Revocation of President’s Rule

President’s Rule can be revoked anytime after such a proclamation has been made by a subsequent proclamation by the President. A proclamation of revocation does not require approval by the Parliament.

This occurs when the leader of a political party produces letters indicating majority support for him in the assembly and stakes his claim to form the state government.


Do you know?

  • The laws that are made by the Parliament or issued by the President are valid even after the termination of the President’s rule.
  • The powers of the High Court remain during the President’s rule.
  • The President’s rule has no effect on the Fundamental Rights of the citizens.
  • The President’s rule was first imposed in Punjab in the year 1951.
  • The Sakaria Commission (1988) on Centre-State relations submitted recommendations regarding the imposition of the President’s rule.

Q. Which of the following are not necessarily the consequences of the proclamation of the President’s rule in a State?

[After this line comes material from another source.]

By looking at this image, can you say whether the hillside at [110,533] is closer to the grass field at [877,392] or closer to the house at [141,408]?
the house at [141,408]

1. Dissolution of the State Legislative Assembly
2. Removal of the Council of Ministers in the State
3. Dissolution of the local bodies

Select the correct answer using the code given below:
a) 1 and 2 only
b) 1 and 3 only
c) 2 and 3 only
d) 1, 2 and 3


Financial Emergency

  • Grounds of declaration: Article 360 empowers the president to proclaim a Financial Emergency if he is satisfied that a situation has arisen due to which the financial stability or credit of India or any part of its territory is threatened.
  • Parliamentary approval and duration: A proclamation declaring financial emergency must be approved by both the Houses of Parliament within two months from the date of its issue.
    • However, if the proclamation of Financial Emergency is issued at a time when the Lok Sabha has been dissolved or the dissolution of the Lok Sabha takes place during the period of two months without approving the proclamation, then the proclamation survives until 30 days from the first sitting of the Lok Sabha after its reconstitution, provided the Rajya Sabha has in the meantime approved it.
      • Once approved by both the houses of Parliament, the Financial Emergency continues indefinitely till it is revoked.

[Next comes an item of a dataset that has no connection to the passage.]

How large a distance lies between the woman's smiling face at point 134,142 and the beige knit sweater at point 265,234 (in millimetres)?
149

The Financial Emergency is revoked by the President at any time by a subsequent proclamation.

Effects of Financial Emergency

  • Extension of the executive authority of the Union over the financial matters of the States.
  • Reduction of salaries and allowances of all or any class of persons serving in the State.
  • Reservation of all money bills or other financial bills for the consideration of the President after they are passed by the legislature of the State.
  • Direction from the President for the reduction of salaries and allowances of all or any class of persons serving the Union; and the judges of the Supreme Court and the High Courts.

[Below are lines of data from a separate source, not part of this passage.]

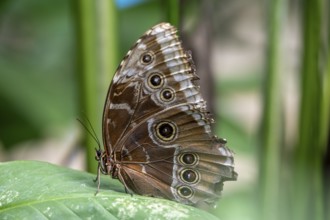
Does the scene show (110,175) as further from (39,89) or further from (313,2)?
(39,89)

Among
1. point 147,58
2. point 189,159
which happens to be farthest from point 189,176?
point 147,58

Criticism of the Emergency Provision

  • Some members of the Constituent Assembly criticized the incorporation of emergency provisions in the constitution on the following grounds:
    • The federal character of the constitution will be destroyed and the union will become all-powerful
    • The powers of the State- both the Union and the Units- will entirely be concentrated in the hands of the union executive.
    • The president will become a dictator
    • The financial autonomy of the state will be nullified
    • Fundamental rights will become meaningless and, as a result, the democratic foundation of the constitution will be destroyed.’
  • While defending the emergency provisions in the Constituent Assembly, Dr. Ambedkar accepted the possibility of their misuse. He observed, ‘I do not altogether deny that there is a possibility of the Articles being abused or employed for political purposes.’